#### YOUR TASK
Copy the line with "When you look at point (7, 116), does" and all lines following it through the last line of the entries, exactly as written.

··· DATA LINES

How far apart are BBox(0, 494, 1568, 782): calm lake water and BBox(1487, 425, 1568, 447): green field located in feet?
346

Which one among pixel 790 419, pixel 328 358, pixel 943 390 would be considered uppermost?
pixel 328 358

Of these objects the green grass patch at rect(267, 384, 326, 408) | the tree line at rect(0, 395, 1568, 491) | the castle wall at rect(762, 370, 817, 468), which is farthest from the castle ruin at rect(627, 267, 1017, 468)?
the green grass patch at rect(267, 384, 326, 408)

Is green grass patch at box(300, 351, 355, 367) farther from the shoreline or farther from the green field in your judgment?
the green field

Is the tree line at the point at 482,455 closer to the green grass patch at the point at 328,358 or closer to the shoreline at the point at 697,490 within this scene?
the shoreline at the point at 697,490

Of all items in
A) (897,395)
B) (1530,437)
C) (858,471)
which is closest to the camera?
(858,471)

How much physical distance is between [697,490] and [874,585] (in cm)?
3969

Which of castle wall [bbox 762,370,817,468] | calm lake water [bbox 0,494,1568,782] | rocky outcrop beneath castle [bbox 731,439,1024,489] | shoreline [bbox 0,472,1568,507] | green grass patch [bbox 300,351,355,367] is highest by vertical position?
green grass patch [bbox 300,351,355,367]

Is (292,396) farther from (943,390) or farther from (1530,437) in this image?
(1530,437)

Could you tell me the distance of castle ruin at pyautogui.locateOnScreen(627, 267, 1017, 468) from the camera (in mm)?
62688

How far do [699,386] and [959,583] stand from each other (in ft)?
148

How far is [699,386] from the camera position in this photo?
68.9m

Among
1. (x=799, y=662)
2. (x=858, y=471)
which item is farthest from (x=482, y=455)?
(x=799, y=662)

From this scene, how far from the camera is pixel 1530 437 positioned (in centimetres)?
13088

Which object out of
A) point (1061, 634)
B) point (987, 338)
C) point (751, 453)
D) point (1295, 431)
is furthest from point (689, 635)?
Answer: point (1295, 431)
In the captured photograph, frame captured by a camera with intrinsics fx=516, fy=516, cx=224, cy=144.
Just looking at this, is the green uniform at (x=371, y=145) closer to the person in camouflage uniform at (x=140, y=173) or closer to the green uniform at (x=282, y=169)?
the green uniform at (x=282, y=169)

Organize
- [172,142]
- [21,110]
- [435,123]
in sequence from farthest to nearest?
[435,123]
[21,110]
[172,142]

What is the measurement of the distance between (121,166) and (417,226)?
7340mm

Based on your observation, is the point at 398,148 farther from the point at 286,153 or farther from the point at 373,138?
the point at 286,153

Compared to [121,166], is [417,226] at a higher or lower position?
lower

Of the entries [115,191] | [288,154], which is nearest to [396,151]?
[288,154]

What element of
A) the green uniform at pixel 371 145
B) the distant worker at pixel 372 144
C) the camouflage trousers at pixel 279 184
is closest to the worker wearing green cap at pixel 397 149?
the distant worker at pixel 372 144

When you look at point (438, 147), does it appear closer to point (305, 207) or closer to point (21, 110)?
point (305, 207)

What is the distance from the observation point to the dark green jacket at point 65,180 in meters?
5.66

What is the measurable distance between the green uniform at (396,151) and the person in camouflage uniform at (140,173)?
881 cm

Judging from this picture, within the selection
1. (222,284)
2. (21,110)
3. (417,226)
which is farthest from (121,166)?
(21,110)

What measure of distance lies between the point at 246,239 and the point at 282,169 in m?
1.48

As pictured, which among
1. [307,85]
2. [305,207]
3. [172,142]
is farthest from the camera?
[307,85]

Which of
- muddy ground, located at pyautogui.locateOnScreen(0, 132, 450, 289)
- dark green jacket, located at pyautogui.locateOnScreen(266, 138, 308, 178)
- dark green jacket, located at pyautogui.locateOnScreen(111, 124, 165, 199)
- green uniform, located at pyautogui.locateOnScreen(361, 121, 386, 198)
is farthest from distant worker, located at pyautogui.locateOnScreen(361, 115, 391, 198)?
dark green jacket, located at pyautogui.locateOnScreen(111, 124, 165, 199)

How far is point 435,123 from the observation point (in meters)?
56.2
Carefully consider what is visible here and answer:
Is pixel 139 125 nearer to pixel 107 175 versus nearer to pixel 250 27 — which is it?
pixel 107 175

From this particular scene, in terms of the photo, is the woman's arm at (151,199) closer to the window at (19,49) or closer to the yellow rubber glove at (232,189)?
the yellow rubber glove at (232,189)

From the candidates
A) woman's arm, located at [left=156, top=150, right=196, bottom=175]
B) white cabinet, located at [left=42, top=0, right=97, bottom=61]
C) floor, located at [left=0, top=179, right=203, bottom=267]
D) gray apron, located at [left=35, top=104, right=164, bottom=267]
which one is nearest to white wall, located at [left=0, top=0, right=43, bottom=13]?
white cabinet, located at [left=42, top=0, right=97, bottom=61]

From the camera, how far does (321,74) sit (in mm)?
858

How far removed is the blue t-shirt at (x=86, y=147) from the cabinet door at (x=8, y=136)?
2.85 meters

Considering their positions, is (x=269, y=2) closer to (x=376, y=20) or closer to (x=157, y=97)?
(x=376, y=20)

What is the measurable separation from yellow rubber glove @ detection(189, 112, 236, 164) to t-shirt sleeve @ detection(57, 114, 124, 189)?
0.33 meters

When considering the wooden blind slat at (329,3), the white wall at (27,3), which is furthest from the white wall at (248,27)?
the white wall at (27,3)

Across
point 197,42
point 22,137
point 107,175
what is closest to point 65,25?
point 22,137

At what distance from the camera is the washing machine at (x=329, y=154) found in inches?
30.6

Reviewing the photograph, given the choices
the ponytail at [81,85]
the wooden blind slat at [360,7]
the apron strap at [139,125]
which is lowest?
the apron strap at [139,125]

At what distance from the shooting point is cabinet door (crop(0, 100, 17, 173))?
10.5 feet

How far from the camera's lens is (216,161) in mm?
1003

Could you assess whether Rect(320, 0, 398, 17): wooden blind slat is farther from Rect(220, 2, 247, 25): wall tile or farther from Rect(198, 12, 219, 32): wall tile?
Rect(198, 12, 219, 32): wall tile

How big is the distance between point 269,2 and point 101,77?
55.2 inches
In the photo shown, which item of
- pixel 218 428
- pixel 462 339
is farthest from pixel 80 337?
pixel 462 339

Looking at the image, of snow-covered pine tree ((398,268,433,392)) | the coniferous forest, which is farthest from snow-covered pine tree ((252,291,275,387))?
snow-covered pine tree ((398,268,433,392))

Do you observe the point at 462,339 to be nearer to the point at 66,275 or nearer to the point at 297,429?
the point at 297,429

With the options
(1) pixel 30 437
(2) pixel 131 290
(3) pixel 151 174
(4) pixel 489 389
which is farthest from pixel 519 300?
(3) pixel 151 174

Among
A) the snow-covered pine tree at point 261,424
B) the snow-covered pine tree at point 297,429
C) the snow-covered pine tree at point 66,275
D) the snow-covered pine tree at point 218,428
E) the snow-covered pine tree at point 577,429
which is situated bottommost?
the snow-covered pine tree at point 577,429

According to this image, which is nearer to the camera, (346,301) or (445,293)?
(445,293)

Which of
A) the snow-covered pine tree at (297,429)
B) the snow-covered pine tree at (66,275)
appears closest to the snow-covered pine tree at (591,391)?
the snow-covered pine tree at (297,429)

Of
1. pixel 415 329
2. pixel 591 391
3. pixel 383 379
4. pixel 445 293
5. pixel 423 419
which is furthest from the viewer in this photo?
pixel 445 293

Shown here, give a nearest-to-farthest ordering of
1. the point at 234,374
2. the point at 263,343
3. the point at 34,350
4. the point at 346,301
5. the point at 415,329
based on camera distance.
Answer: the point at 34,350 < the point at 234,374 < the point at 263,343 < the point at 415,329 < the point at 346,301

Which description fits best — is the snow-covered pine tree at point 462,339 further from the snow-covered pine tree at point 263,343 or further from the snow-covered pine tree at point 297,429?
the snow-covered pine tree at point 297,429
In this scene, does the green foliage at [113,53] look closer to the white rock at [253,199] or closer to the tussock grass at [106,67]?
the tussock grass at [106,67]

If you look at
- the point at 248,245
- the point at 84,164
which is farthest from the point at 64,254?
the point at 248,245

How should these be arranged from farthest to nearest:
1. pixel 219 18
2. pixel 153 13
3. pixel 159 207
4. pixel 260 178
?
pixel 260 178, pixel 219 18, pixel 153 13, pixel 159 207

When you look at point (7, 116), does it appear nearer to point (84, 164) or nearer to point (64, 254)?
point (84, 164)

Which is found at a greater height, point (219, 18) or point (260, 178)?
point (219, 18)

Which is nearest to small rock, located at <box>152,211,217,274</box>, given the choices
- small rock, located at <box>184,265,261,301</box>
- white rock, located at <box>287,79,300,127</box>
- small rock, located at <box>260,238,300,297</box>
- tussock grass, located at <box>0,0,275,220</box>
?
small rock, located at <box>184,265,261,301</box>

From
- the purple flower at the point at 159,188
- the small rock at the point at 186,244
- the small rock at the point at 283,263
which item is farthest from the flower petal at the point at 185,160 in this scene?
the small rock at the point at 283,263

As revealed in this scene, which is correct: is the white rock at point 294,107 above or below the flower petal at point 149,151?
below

······

#### FULL SOLUTION
When you look at point (7, 116), does it appear nearer to point (84, 164) or nearer to point (64, 254)?
point (84, 164)

Which is found at a greater height, point (219, 18) or point (260, 178)?
point (219, 18)

Which is nearest to small rock, located at <box>152,211,217,274</box>, given the choices
- small rock, located at <box>184,265,261,301</box>
- white rock, located at <box>287,79,300,127</box>
- small rock, located at <box>260,238,300,297</box>
- tussock grass, located at <box>0,0,275,220</box>
?
small rock, located at <box>184,265,261,301</box>

From
- the purple flower at the point at 159,188
- the small rock at the point at 186,244
- the small rock at the point at 283,263
which item is farthest from the flower petal at the point at 185,160 in this scene?
the small rock at the point at 283,263

As revealed in this scene, which is correct: is the white rock at point 294,107 above or below the flower petal at point 149,151?
below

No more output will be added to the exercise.